---------- Selected excerpt
The proof is as follows.

For the simplicity, let $C$ be $ \left( \nabla_{\theta} \log(q_{\theta}(x)) \right) \cdot \left( \log \frac{q_{\theta}(x)}{p(x,y_0)} - B \right)$.

In this problem, we have to find $B$ that minimizes the variance of the estimate for $N=1$, which is $\text{Variance}(C) = E_{x \sim q_{\theta(x)}}[C^2] - \left( \nabla_{\theta} \text{KL} [ q_{\theta}(x) \vert \vert p(x \vert y_0 ) ] \right)^2$.

Because $\left( \nabla_{\theta} \text{KL} [ q_{\theta}(x) \vert \vert p(x \vert y_0) ] \right)^2$ is just a constant, we can conclude that $argmin_{B} [ \text{Variance}(C) ] = argmin_{B} [ E_{x \sim q_{\theta}(x)}[C^2] ]$.
--------------------
### Exercises
A. From the proof, reproduce the passage that begins at the words "For the simplicity, let" and ends after "y_0 ) ] \right)^2$.".
B. Restate the paragraph of the proof that opens with "Because" in one shorter sentence, keeping its main facts.
---------- Dataset content
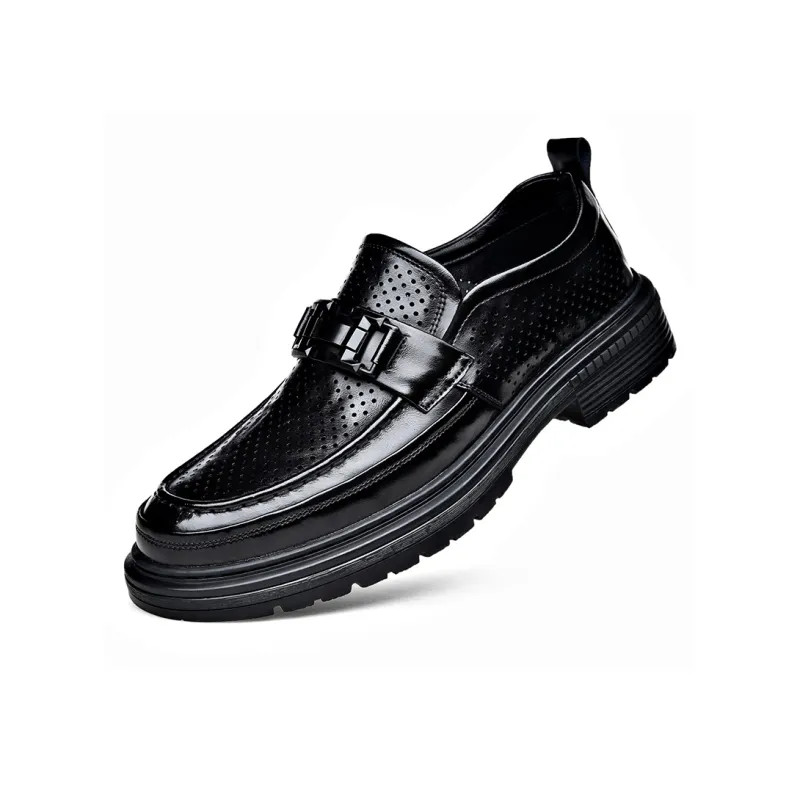 XIAOTOULANG Men's Casual Shoes Men Low Top Black-1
--------------------
### Task-by-task results
A.
For the simplicity, let $C$ be $ \left( \nabla_{\theta} \log(q_{\theta}(x)) \right) \cdot \left( \log \frac{q_{\theta}(x)}{p(x,y_0)} - B \right)$.

In this problem, we have to find $B$ that minimizes the variance of the estimate for $N=1$, which is $\text{Variance}(C) = E_{x \sim q_{\theta(x)}}[C^2] - \left( \nabla_{\theta} \text{KL} [ q_{\theta}(x) \vert \vert p(x \vert y_0 ) ] \right)^2$.

B. Since the squared gradient of the KL term is a constant, minimizing $\text{Variance}(C)$ over $B$ is the same as minimizing $E_{x \sim q_{\theta}(x)}[C^2]$ over $B$.